LAUSR

Cardiac function mainly depends on the total myocyte mass in the ventricles. Assembly and disassembly of sarcomeres occurs to adjust this mass to altered mechanical demand. In the heart, hypertrophic cardiomyopathy results from myofibrillar assembly controlled by post-translational modification of proteins directed by signaling pathways. More is known about assembly on loading than disassembly on unloading. Here, the hypothesis tested is that unloading of mechanical forces affects acetylation (Ac) and ubiquitination (Ub) of the actin-binding proteins, α-actinin and CapZ. Omecamtiv mecarbil (0.5 μM) and mavacamten (1 μM) were used to increase (load) and decrease (unload) cardiomyocyte tension, respectively, via their action on myosin ATPase. Mavacamten decreased myocyte contractility in rat ventricular myocytes (NRVMs) and caused significant sarcomere disassembly by 6 h and 70% atrophy by 24 h. Assembly was preserved with omecamtiv mecarbil (0.5 μM) over the 24 h time period. Post-translational modification was determined in loaded and unloaded NRVMs at 6 h of drug treatment. Bottom-up mass spectrometry analysis showed single residues in α-actinin and CapZ that were acetylated or ubiquitinated. Acetylation levels appeared to increase in the mavacamten-treated samples while these levels are preserved in untreated and omecamtiv mecarbil-treated samples.
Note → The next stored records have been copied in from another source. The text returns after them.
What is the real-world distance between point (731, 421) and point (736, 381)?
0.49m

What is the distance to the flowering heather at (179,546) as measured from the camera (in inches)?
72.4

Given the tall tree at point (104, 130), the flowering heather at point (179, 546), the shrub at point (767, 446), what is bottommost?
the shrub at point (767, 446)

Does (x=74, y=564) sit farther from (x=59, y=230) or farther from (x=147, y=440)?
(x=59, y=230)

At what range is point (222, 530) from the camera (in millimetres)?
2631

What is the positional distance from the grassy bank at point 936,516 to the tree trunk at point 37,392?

Ac and Ub in the Z-discs were quantified on immunofluorescent images. The Z-discs colocalized oligo-Ub (K-48 oligo-Ub linkage) and Ac in untreated samples; this Z-disc localization of Ub and Ac was diminished with unloading. Fluorescence recovery after photobleaching (FRAP) measurements of the dynamics of α-actinin and CapZ after reduced cell tension with mavacamten (1 μM) and omecamtiv mercabil (0.5 μM) are ongoing. Overall, results suggest sarcomere assembly is regulated by mechanical forces through a mechanism involving Ac and Ub of myofibrillar proteins. These findings could have consequences for cardiac heart disease with abnormal sarcomeric proteostasis.